Thoughts on Why Dinosaurs Such as Tyrannosaurus Rex, i.e., Meraxes Gigas, Have Small Arms and Hands
My Updated and
Complete Reply to a Science Article Posted on Facebook on 07-08-2022 on Why
Dinosaurs with a Similar Body Architecture to That of T-Rex, i.e., Meraxes
Gigas, Have Small Arms and Hands (or biological analogs of hands), cited online
article’s click-on hyperlink at https://abcnews.go.com/Technology/giant-meat-eating-dinosaur-species-discovered-argentina/story?id=86386556&cid=social_fb_abcn
The precise reason that their arms are small can be deduced from looking
at extant bipedal or semi-bipedal species such as humans, (penguins), kangaroos, wallabies,
kangaroo mice, praying mantises (insects
that typically stand on 4 legs, with two others functioning as arms, instead of
6 legs that are the standard for insects), as well as less so the great apes and lesser
apes, respectively of chimps, bonobos, gorillas, orangutans and gibbons,
Barbary apes, as well as the ground-dwelling monkeys of various species of
baboons, which is because they no longer walk and run, as a matter of course,
or characteristically, at all or materially as much on their front limbs, which
were previously strictly legs and feet, when they were four-legged, four-footed
animals, with all limbs, and their attached four feet too then, ground-bound
and propping up and supporting their bodies and body weight.

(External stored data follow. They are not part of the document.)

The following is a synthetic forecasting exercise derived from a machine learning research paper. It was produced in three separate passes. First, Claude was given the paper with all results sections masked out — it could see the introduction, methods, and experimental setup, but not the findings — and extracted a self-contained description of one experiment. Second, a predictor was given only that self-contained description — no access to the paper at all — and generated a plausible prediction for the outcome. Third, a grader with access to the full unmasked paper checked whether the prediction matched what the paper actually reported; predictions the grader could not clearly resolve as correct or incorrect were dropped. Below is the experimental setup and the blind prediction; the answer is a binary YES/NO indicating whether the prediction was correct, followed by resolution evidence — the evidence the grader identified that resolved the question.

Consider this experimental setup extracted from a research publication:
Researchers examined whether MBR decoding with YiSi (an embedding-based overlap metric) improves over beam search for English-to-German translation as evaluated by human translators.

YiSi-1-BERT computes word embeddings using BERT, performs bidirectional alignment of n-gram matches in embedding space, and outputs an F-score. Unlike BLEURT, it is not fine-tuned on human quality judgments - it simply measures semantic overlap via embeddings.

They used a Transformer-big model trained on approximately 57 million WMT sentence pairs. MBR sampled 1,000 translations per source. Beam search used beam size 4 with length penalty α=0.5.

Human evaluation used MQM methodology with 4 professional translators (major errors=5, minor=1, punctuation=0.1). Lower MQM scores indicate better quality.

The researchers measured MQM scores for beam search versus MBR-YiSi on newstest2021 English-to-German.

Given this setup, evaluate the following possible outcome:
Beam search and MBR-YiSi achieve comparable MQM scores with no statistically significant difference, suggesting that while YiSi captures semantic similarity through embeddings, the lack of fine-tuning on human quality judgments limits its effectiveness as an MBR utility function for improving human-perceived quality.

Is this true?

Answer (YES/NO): NO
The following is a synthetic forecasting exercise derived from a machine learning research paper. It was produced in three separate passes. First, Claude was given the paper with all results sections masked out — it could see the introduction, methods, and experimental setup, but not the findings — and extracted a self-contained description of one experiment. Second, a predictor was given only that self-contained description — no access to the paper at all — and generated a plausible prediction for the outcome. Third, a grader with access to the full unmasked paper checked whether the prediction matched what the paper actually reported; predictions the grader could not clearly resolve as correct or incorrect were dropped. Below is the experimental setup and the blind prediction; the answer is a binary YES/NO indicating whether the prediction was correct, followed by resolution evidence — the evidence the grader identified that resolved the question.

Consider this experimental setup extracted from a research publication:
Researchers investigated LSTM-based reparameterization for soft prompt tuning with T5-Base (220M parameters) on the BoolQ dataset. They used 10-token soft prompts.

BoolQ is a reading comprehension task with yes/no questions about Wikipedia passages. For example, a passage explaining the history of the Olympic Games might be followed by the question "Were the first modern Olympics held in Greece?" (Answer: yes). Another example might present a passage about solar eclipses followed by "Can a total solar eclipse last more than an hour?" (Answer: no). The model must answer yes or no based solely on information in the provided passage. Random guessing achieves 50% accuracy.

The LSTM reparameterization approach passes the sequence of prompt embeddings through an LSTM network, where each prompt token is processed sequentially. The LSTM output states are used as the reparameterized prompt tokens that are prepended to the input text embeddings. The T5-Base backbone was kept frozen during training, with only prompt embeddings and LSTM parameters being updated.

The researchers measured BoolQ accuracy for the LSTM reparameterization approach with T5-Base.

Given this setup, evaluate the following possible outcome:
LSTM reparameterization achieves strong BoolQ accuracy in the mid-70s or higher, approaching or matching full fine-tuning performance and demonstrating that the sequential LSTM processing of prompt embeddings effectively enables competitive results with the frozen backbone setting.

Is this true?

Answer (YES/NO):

With the freeing
of their once front legs and feet from being ground-bound and weight-bearing
and the repurposing of the front limbs and feet to being characteristically
arms and hands free/d from bearing body weight, or in such a transition as in
the case of the referenced apes and baboons, there would be, over generations
of their descendant posterity, substantial or appreciable bone, muscle-mass and
connective tissue diminishment of or loss for them, in a sense adaptation-related
limited atrophy for them in their new bio-architectural form and usage as arms
and hands or hand analogs. The more characteristically upright standing a
species is in its mobility and awake-state activities, over a numerous critical
number of generations of descendent offspring, the less in appearance and function
its leg-and-feet front limbs would tend to be and the more arm-and-hand
appearing and functioning they would tend to be. The hind legs and feet of the
changed animal species would tend to gain size and bone, muscle and
connective-tissue mass with them taking over the burden and workload of bearing
the weight of the body on their own that is no longer or much less supported by
the front limbs (except in the case of the praying mantis insect, retaining
four legs for standing and holding up the bulk of its body while using its
forelimbs as arms and hands or analogs of them), become or in the state of
transition to arms and hands, or analogs of hands, [as adjuncts] for predation.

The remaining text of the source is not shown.